A legal bid to scrap the government’s removal of several duties in relation to children in care goes to the Court of Appeal next week, after the charity behind it was granted a fast-track challenge.
Earlier this month, Article 39 lost a High Court challenge against the Department for Education’s decision, in April, to bring in the changes, on a temporary basis though without parliamentary scrutiny, in order to help councils and providers manage the impact of the coronavirus pandemic.
This was despite the judge in the case, Mrs Justice Lieven, heavily criticising the DfE for its failure to consult the Children’s Commissioner for England before issuing the statutory instrument that brought in the changes. She said she woudl have likely ruled it unlawful but for it being “a national crisis of such urgency”.
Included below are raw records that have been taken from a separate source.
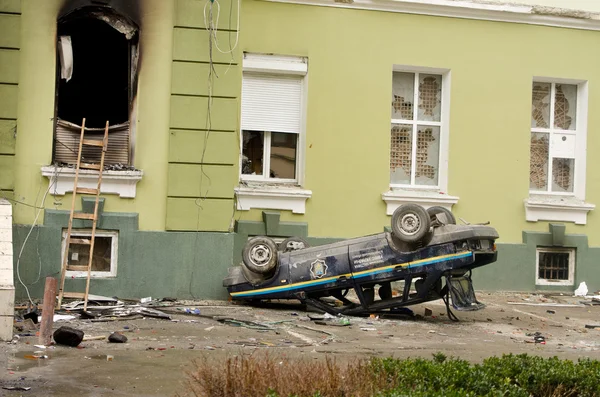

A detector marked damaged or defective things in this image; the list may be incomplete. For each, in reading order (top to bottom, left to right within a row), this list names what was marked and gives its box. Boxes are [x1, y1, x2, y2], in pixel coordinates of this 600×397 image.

burned window [53, 8, 138, 166]
broken window [53, 7, 139, 167]
broken window [240, 71, 302, 181]
burned window [240, 67, 304, 183]
damaged building [2, 0, 600, 318]
broken window [392, 72, 442, 186]
burned window [392, 72, 442, 186]
broken window [528, 81, 580, 193]
burned window [532, 81, 580, 193]
broken window [62, 230, 118, 276]
burned window [62, 230, 118, 276]
overturned police car [223, 204, 500, 318]
broken window [536, 248, 576, 284]
burned window [536, 248, 576, 284]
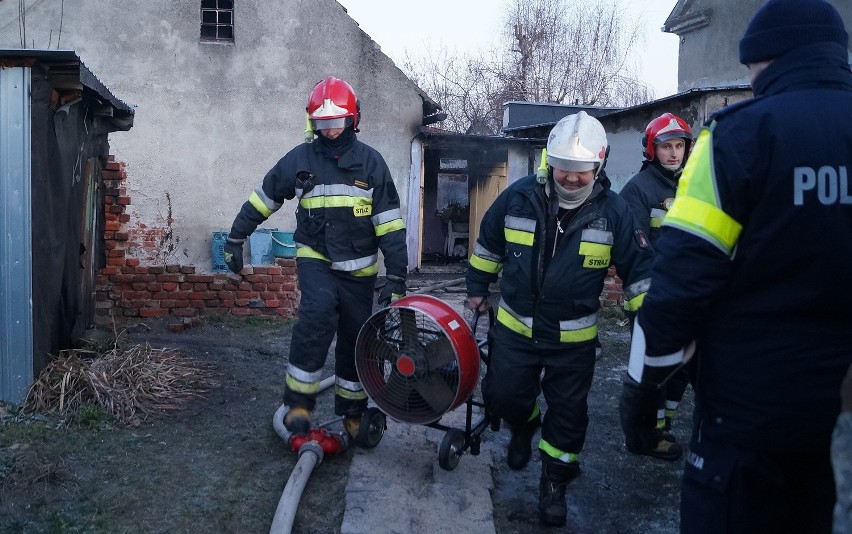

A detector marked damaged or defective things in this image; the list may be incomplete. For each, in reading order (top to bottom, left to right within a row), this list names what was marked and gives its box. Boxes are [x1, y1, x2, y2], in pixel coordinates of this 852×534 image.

damaged brick wall [93, 157, 298, 324]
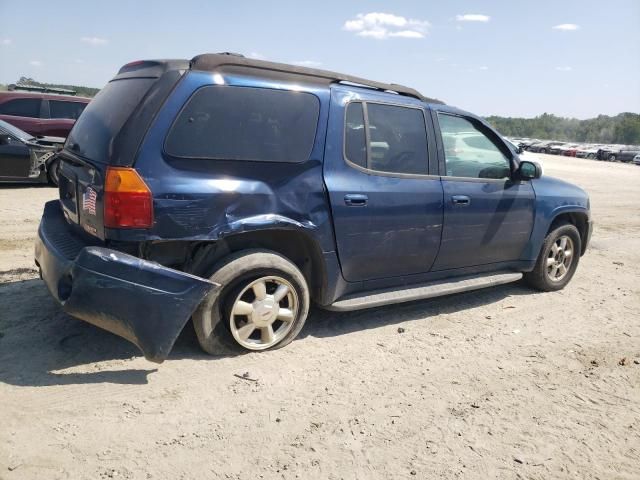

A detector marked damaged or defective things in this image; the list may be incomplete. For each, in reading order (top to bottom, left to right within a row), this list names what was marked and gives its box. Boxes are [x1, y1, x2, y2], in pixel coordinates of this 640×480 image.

rear bumper damage [35, 201, 220, 362]
damaged suv [36, 53, 596, 360]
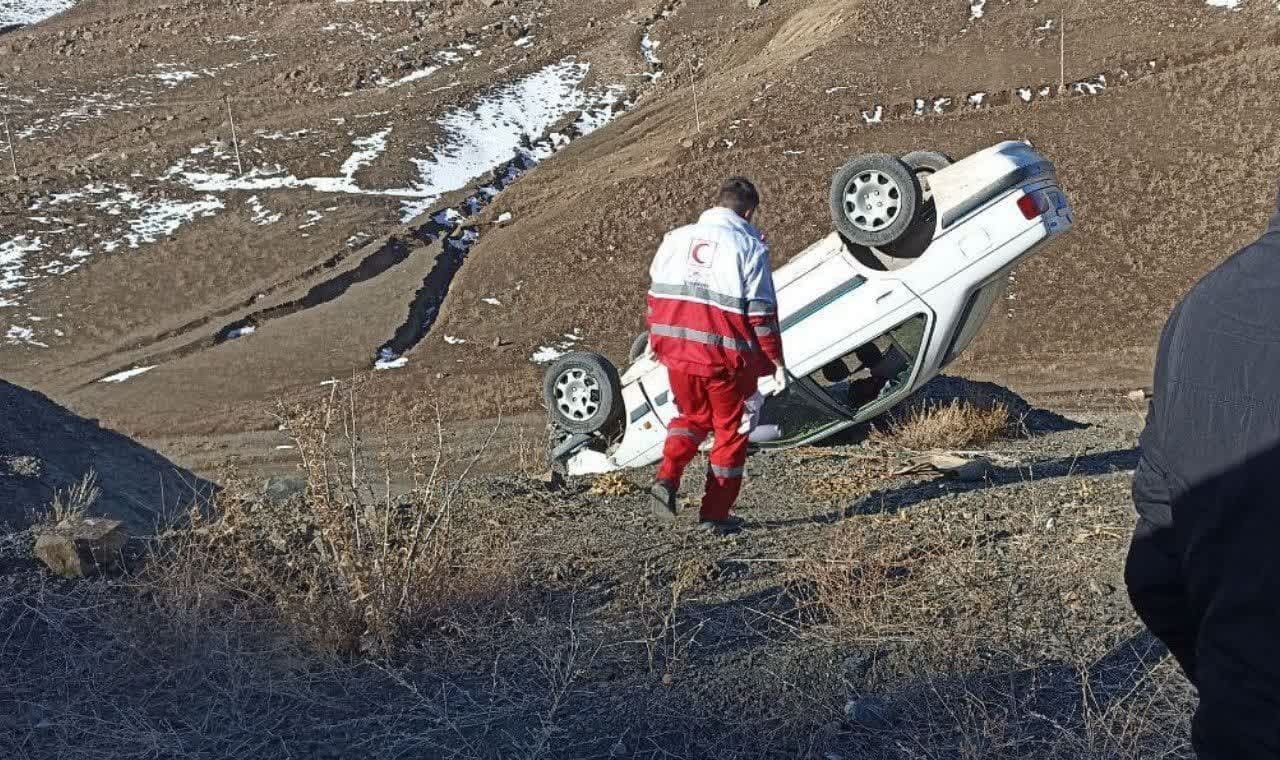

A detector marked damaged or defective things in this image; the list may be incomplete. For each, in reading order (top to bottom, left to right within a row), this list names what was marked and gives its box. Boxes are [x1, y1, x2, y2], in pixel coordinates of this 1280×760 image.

damaged vehicle [544, 142, 1072, 472]
overturned white car [544, 141, 1072, 476]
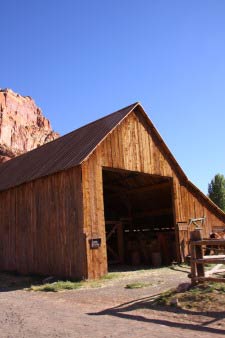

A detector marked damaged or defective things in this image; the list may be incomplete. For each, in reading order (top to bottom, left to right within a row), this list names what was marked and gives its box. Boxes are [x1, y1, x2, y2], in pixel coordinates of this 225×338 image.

rusty brown roof [0, 100, 139, 191]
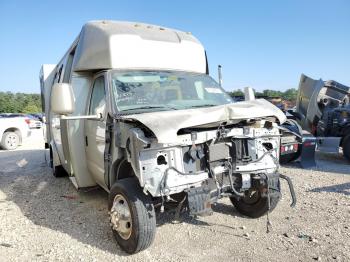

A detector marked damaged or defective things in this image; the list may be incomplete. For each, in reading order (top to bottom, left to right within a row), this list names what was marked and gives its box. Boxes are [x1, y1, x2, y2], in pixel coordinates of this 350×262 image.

another damaged vehicle [40, 20, 296, 254]
severely damaged van [40, 21, 296, 254]
cracked windshield [110, 71, 234, 113]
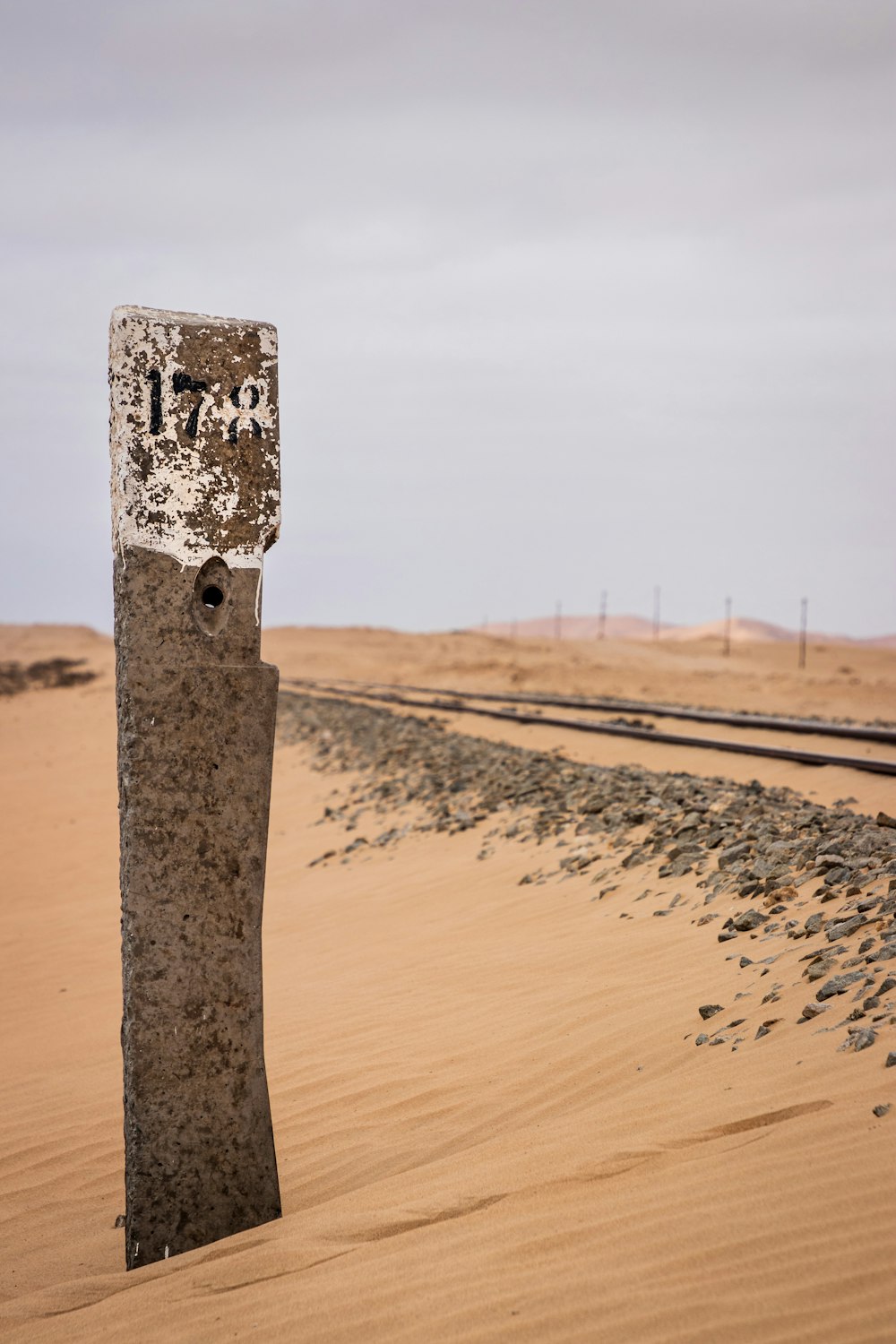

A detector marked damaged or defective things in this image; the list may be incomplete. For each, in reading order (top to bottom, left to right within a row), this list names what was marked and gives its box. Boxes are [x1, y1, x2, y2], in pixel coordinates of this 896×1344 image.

peeling white paint [110, 306, 281, 573]
rusted metal [110, 305, 281, 1276]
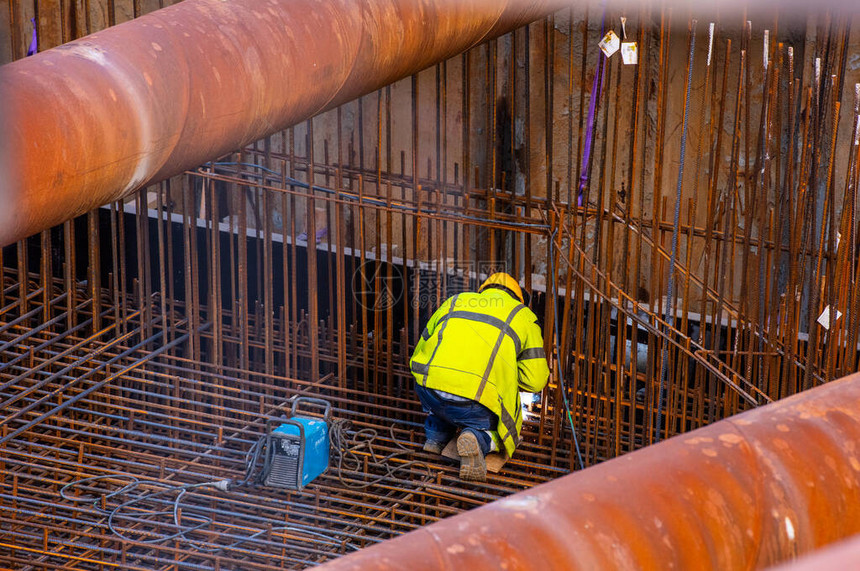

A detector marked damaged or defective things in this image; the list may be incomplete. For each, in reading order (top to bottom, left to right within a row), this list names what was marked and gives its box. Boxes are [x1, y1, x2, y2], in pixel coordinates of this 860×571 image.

rusty steel pipe [0, 0, 564, 247]
rusty steel pipe [320, 376, 860, 568]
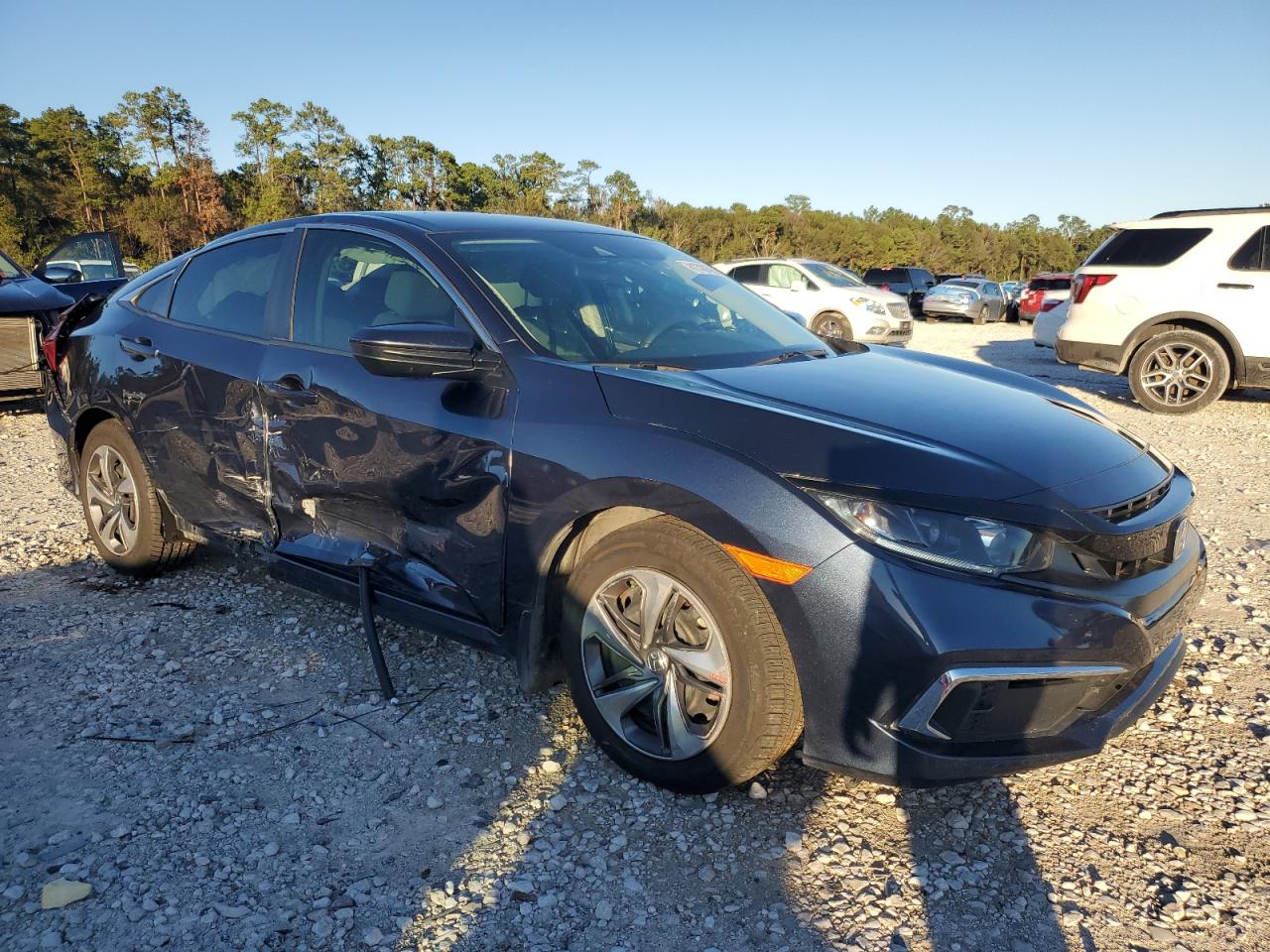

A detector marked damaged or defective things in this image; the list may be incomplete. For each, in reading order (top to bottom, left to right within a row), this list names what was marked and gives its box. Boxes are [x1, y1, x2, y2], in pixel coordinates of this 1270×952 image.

But now, the charity has been granted an expedited appeal – which will be heard next Friday (4 September) – on the grounds that the DfE’s failure to consult children, children’s rights organisations and the commissioner in making the changes was unlawful, after Lady Justice Macur found the appeal had a real prospect of success.
The judge also found that the appeal could not be regarded as purely academic, as the government may extend the changes brought in by the statutory instrument at their expiry date on 25 September, though ministers have promised to scrap most of them, while consulting on extending a few.
Article 39 director Carolyne Willow said: “We contend that statutory instrument 445 was made unlawfully, and we’re thrilled to have permission for an expedited appeal. The radical changes to children’s legal protections forced through overnight in April continue to put children in care at risk.
“Safeguards that were built up since the 1940s were deleted or diluted without any consultation with children and young people, the Children’s Commissioner for England or other children’s rights organisations. We’re going back to court to get the rights of children in care reinstated, and also to stop the education secretary doing anything like this again.”
Why charity lost initial case
Article 39 lost the original case because Mrs Justice Lieven found that it was lawful for the DfE not to have consulted the commissioner and children’s rights organiastions. This was because ministers were having to make “very quick decisions” in the face of an “unprecedented crisis that would impact on the welfare” of looked-after children.
This was based on worst-case projections from government scientific advisers for social work sickness absence rates from Covid-19 to reach 35% as a weekly average, which the DfE had to plan for even though nothing approaching these figures came to pass.
As a result it was reasonable for it to concentrate its consultative efforts on councils and providers, rather than children’s rights organisations, particularly as providers and councils were themselves taking into consideration the impact of any changes on children. This was evidenced by the Association of Directors of Children’s Services drawing up a RAG (red amber green) rating for the impact of the regulatory changes on the welfare of children. However, the ADCS has said it was not directly consulted on the changes.
Mrs Justice Lieven also rejected Article 39’s other grounds for challenging the decision: that the government had acted contrary to the objective of the statutory framework, to safeguard and promote the welfare of vulnerable children, and that education secretary Gavin Williamson had acted without regard to his duty to promote the wellbeing of children under section 7 of the Children and Young Persons Act 2008.
This was because, she ruled, the DfE’s objective in issuing the statutory instrument was to promote the welfare of children, on the grounds that the “flexibilities” introduced were designed to reduce risks to children in the face of a “major crisis”.
What is at stake?
The regulatory amendments introduced by the government in April affect 65 duties relating to children in care, across several pieces of legislation.
Key changes highlighted by Article 39 include:
- Making adoption panels discretionary rather than mandatory.
- Allowing a looked-after child to be temporarily placed with an unconnected person who is not an approved foster carer, and removing the oversight of a local authority nominated officer from the process.
- Enabling a child to be placed without nominated-officer approval with a foster carer who is also an approved adopter – thus potentially fast-tracking the fostering for adoption of very young children.
- Removing duties governing visits within fixed timescales to chidren in care, and replacing them with a stipulation that these be conducted “as soon as is reasonably practicable”.
- Removing the requirement for reviews of looked-after children’s care, beyond the first two reviews, to take place at least every six months, instead stating that these should take place where “reasonably practicable”.
- Replacing the requirement that independent individuals visit children’s homes at least once a month, with one saying that reasonable endeavours should be made to do so.